Literature has identified barriers to rehabilitation in patients with CI symptoms, including a limited ability to initiate activities; a demonstrated lack of insight/judgment, loss of purposeful movements, loss of recognition; and memory problems or language impairments (41). It is not clear from the chart review documentation if health care providers limit their time with patients related to facilitating early mobility activities in this patient population. Not all health care providers providing direct patient care have equal knowledge about effective strategies for rehabilitation in those with CI, resulting in diminished health care processes (41). Our chart review data confirms that there is an apparent disparity of physiotherapy assessments with those who are documented to have a cognitive impairment and low pre-fracture functional ability. This area would be one of interest to explore with health care providers.
Previous studies have identified medical interventional barriers such as intravenous lines, oxygen tubing, and urinary catheters (31). In our chart review, these barriers did exist; however, there was no documentation of these items listed as a cause of being unable to mobilize a patient. Additionally, we could find no mention of solutions or alternatives to address these tangible barriers (e.g., intravenous disconnected to allow for mobility). Based on this chart review alone, it is unclear if these medical interventions are a perceived barrier by health care providers or patients.
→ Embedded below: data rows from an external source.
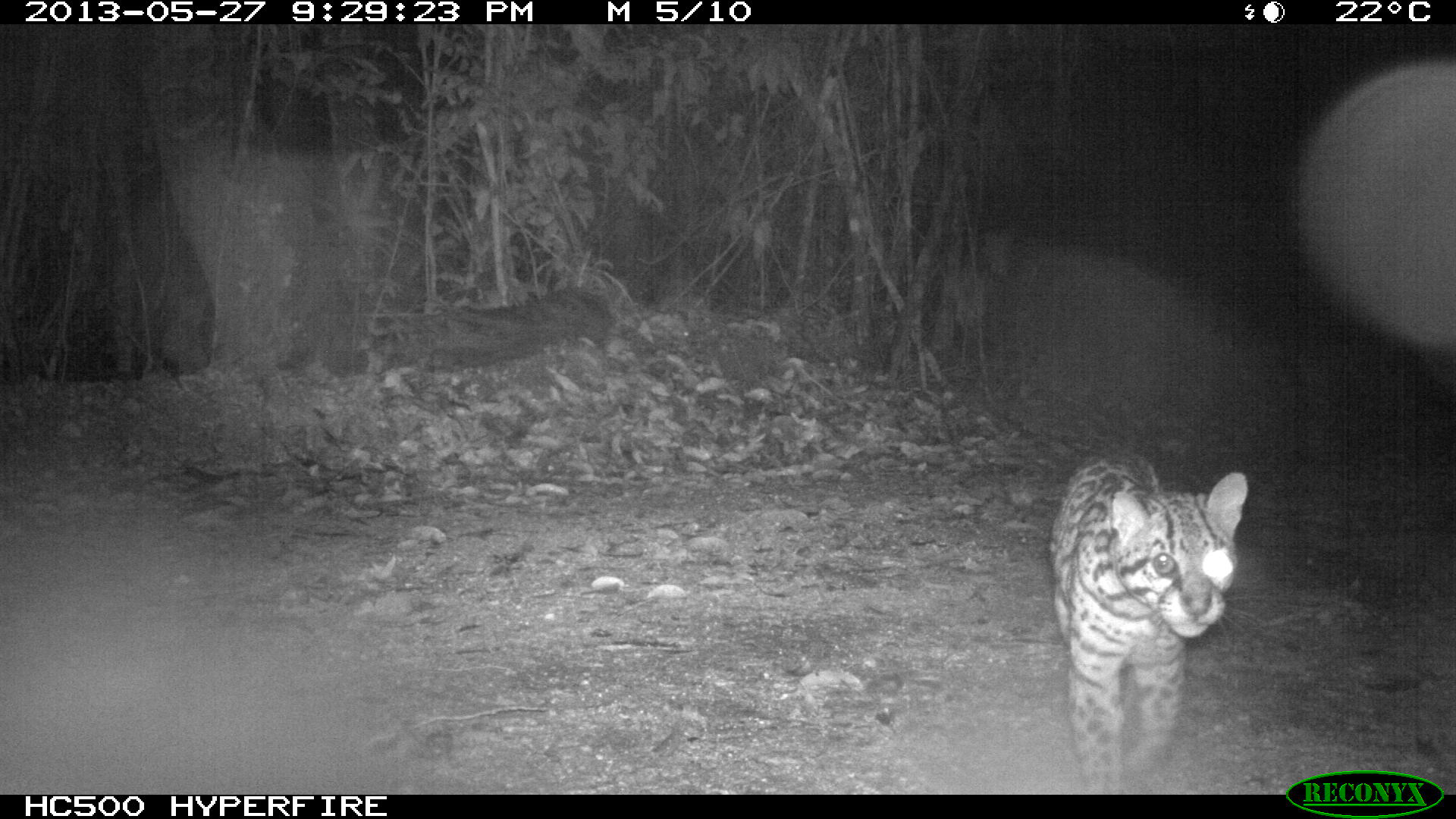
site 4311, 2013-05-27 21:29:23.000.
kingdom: Animalia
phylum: Chordata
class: Mammalia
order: Carnivora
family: Felidae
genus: Leopardus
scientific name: Leopardus pardalis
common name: ocelot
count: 1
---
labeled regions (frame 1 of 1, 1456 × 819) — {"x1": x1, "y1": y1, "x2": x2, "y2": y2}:
leopardus pardalis: {"x1": 1049, "y1": 452, "x2": 1248, "y2": 795}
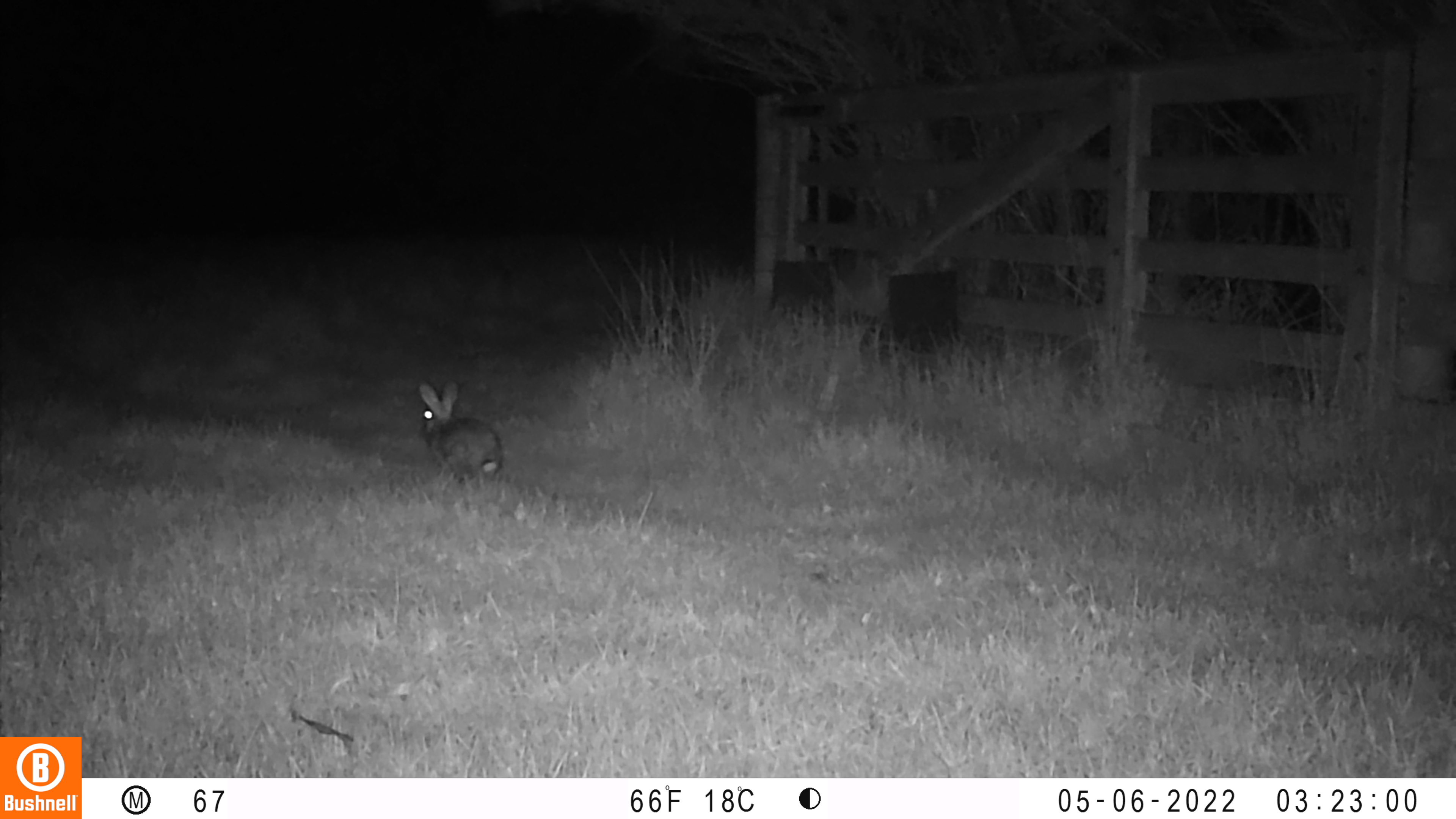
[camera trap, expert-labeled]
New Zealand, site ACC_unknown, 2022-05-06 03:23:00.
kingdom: Animalia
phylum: Chordata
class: Mammalia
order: Lagomorpha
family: Leporidae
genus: Oryctolagus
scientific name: Oryctolagus cuniculus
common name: european rabbit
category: rabbit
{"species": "rabbit (european rabbit) (Oryctolagus cuniculus)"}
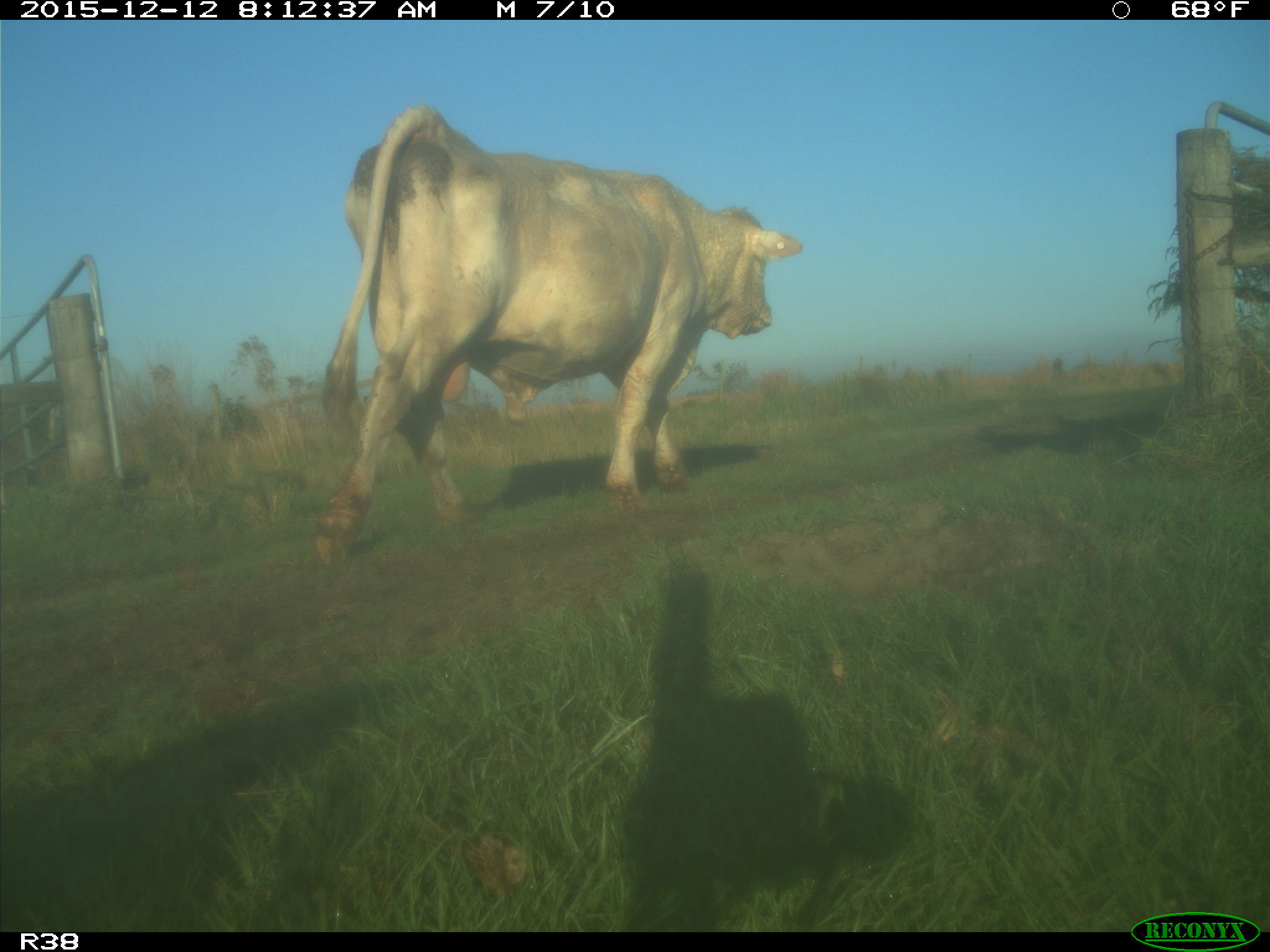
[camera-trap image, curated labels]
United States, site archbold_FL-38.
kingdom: Animalia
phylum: Chordata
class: Mammalia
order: Artiodactyla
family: Bovidae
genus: Bos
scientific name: Bos taurus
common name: domestic cow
Bos taurus (domestic cow).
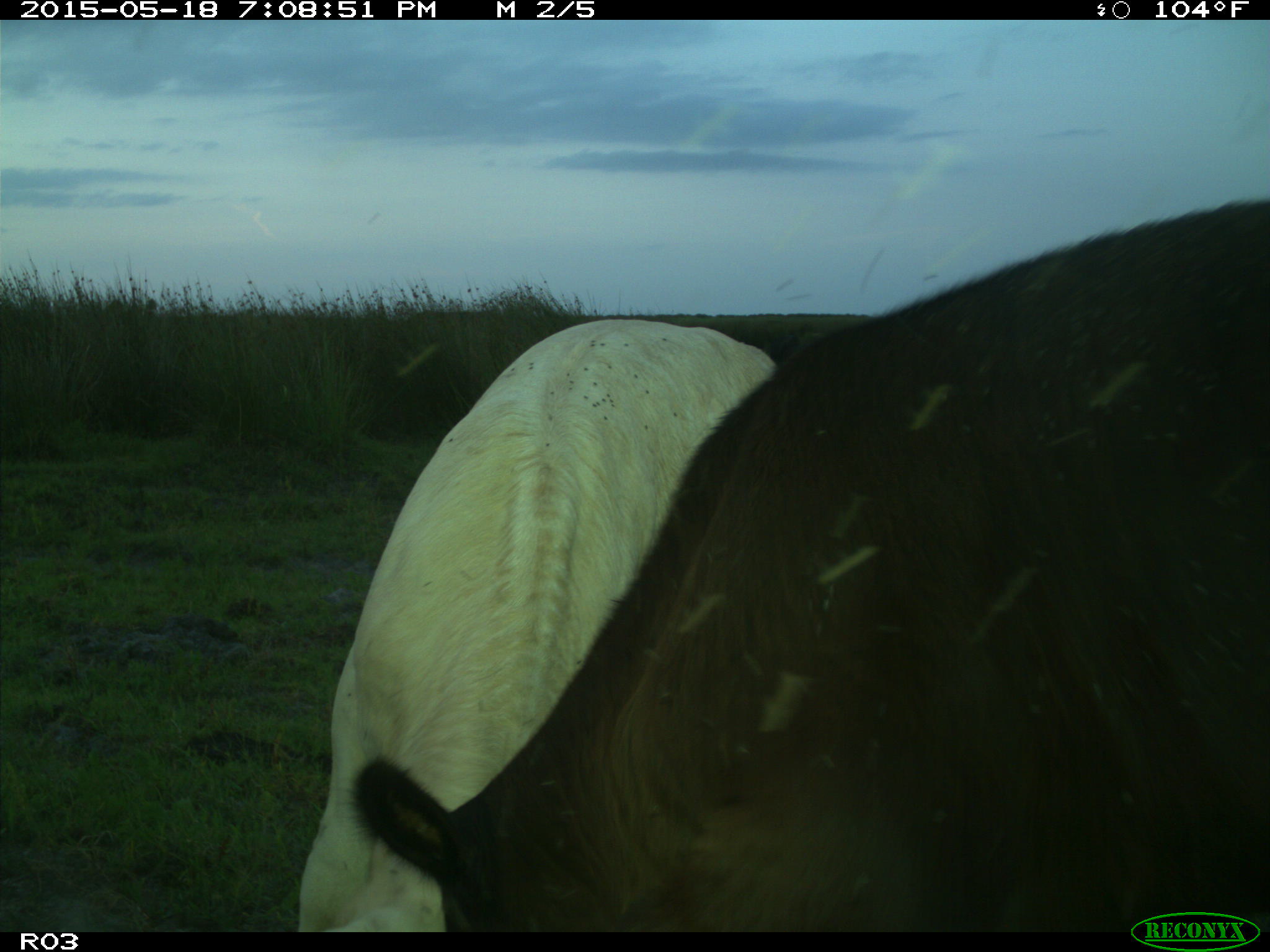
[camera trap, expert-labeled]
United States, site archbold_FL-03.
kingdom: Animalia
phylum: Chordata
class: Mammalia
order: Artiodactyla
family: Bovidae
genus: Bos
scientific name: Bos taurus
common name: domestic cow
Bos taurus (domestic cow).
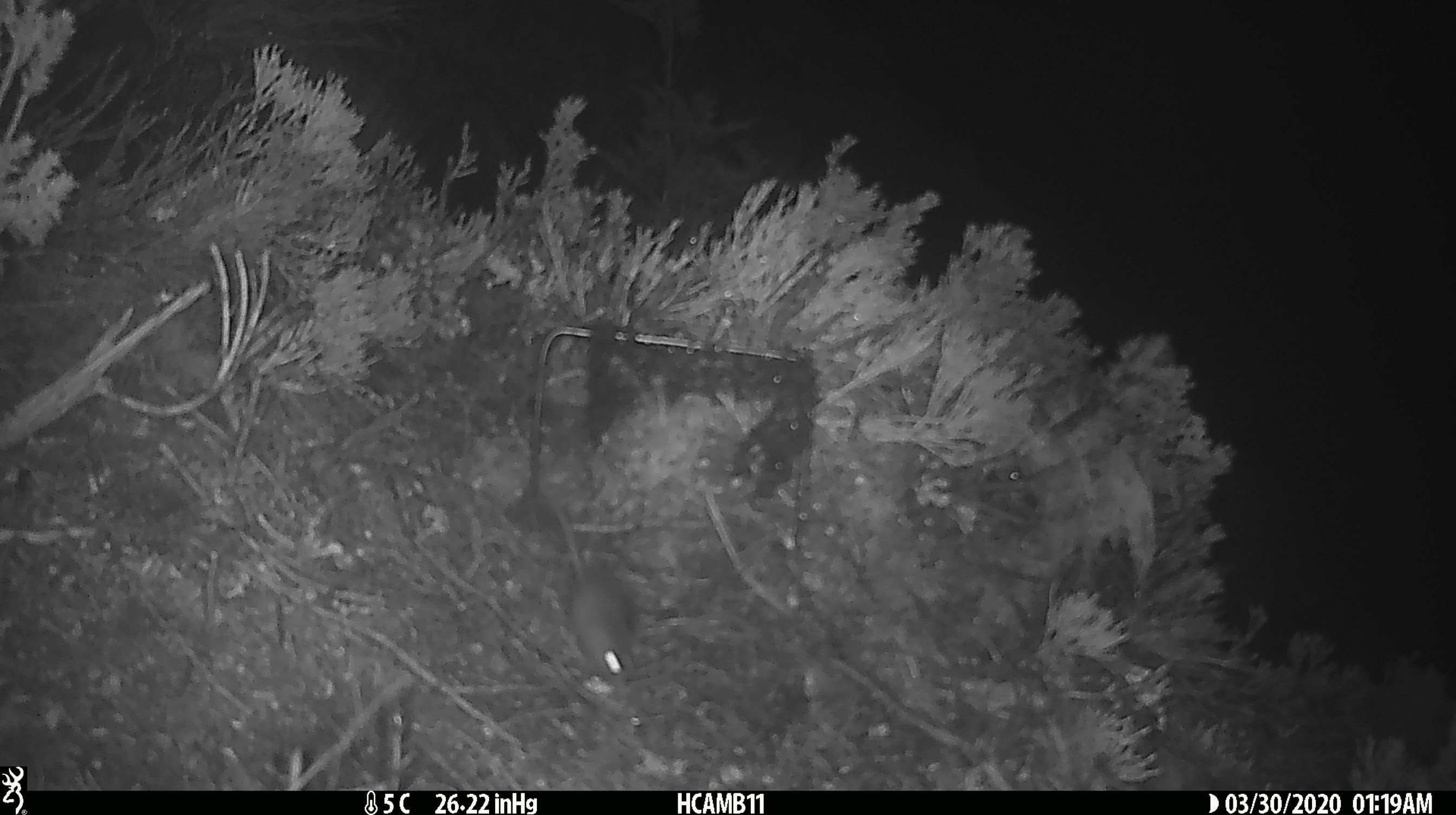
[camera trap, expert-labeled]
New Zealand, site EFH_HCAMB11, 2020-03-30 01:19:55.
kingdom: Animalia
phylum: Chordata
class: Mammalia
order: Rodentia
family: Muridae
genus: Mus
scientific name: Mus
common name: mouse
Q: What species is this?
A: Mouse (Mus).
When and where are these behaviours performed
Although not specifically outlined by the HQO standard, one could picture the early mobility progression as a patient being assisted to sit at the edge of bed, transfer to a chair for meals, participate in physiotherapy, and continue with exercises as tolerated with the help of health care staff or family members. Performance of daily personal care and activities of daily living would be an opportune time for patients to engage in mobility activities – for example, having a patient ambulate to the bathroom for daily hygiene activities. Early mobility activities are the responsibility of the entire health care team, inclusive of a preliminary assessment by the physiotherapy team, involvement of occupational therapy, and finally incorporating education about early mobility for assistance by family members.
As stated, current documentation is fragmented across health care providers, making it difficult to track progress in mobility activities throughout a patient’s stay. Additionally, there was no information reflective of the patient and/or family perspective about early mobility activities, this may be a potential area for future change.